* START Records for this task *

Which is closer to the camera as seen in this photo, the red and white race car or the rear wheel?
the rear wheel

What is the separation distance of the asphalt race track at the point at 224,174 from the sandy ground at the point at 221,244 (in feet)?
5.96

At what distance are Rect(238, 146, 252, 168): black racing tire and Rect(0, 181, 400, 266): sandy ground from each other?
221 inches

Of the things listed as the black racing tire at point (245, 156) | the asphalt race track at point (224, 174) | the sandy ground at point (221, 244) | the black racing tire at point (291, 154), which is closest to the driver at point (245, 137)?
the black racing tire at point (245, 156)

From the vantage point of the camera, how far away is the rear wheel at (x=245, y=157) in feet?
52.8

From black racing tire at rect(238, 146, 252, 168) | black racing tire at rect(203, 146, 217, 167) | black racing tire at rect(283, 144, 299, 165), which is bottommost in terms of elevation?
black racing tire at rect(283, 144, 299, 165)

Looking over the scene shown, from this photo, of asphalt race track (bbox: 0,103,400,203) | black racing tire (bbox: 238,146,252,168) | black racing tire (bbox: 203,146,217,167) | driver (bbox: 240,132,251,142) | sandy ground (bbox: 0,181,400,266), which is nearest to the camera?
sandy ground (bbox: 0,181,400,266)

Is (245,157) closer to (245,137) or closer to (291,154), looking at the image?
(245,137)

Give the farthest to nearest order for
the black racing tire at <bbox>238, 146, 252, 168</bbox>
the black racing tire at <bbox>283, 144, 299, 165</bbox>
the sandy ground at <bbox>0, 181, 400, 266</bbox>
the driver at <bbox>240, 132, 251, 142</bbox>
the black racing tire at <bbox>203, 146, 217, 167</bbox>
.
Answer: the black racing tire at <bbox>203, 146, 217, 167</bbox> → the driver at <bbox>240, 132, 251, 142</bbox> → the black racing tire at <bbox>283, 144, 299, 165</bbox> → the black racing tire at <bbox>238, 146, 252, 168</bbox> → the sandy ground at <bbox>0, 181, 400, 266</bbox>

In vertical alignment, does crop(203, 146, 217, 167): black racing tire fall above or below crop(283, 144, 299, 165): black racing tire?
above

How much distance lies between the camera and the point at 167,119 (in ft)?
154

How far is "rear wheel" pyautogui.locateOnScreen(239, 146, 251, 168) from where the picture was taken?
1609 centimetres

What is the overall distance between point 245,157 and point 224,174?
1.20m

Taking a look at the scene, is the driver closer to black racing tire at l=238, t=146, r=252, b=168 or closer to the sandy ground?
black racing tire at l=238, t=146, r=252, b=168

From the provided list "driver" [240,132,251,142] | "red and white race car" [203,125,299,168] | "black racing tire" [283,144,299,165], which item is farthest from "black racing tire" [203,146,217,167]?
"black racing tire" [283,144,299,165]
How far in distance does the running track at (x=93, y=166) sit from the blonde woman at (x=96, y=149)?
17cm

* END Records for this task *

Exercise prompt => Please quote every one of the items above word for word.

Written solution =>
Which is closer to the camera as seen in this photo, the red and white race car or the rear wheel?
the rear wheel

What is the separation distance of the asphalt race track at the point at 224,174 from the sandy ground at the point at 221,244 (in feet)?
5.96

At what distance are Rect(238, 146, 252, 168): black racing tire and Rect(0, 181, 400, 266): sandy ground from each other?
221 inches

Of the things listed as the black racing tire at point (245, 156) | the asphalt race track at point (224, 174) | the sandy ground at point (221, 244) | the black racing tire at point (291, 154), which is closest to the driver at point (245, 137)?
the black racing tire at point (245, 156)

From the vantage point of the camera, how far away is the rear wheel at (x=245, y=157) in feet?
52.8

From black racing tire at rect(238, 146, 252, 168) | black racing tire at rect(203, 146, 217, 167) | black racing tire at rect(283, 144, 299, 165), which is bottommost in terms of elevation?
black racing tire at rect(283, 144, 299, 165)

Looking over the scene shown, from this photo, of asphalt race track (bbox: 0,103,400,203) | black racing tire (bbox: 238,146,252,168) | black racing tire (bbox: 203,146,217,167) | driver (bbox: 240,132,251,142) | sandy ground (bbox: 0,181,400,266), which is nearest to the camera?
sandy ground (bbox: 0,181,400,266)

Is (245,157) closer to (245,137) or closer to (291,154), looking at the image?
(245,137)

Give the farthest to nearest order for
the black racing tire at <bbox>238, 146, 252, 168</bbox>
the black racing tire at <bbox>283, 144, 299, 165</bbox>
the sandy ground at <bbox>0, 181, 400, 266</bbox>
the driver at <bbox>240, 132, 251, 142</bbox>
the black racing tire at <bbox>203, 146, 217, 167</bbox>
.
Answer: the black racing tire at <bbox>203, 146, 217, 167</bbox> → the driver at <bbox>240, 132, 251, 142</bbox> → the black racing tire at <bbox>283, 144, 299, 165</bbox> → the black racing tire at <bbox>238, 146, 252, 168</bbox> → the sandy ground at <bbox>0, 181, 400, 266</bbox>

In vertical alignment, does crop(203, 146, 217, 167): black racing tire fall above or below crop(283, 144, 299, 165): black racing tire?
above

How much distance lies between the camera and the point at 167,119 (in ft)?
154

How far is "rear wheel" pyautogui.locateOnScreen(239, 146, 251, 168) from where the picture was taken?
1609 centimetres

What is the overall distance between point 245,157 and point 224,174?
1.20m

Taking a look at the scene, is the driver closer to black racing tire at l=238, t=146, r=252, b=168 or closer to the sandy ground?
black racing tire at l=238, t=146, r=252, b=168

From the provided list "driver" [240,132,251,142] | "red and white race car" [203,125,299,168] | "black racing tire" [283,144,299,165], which item is farthest from "black racing tire" [203,146,217,167]?
"black racing tire" [283,144,299,165]
How far in distance does the running track at (x=93, y=166) sit from the blonde woman at (x=96, y=149)?
17cm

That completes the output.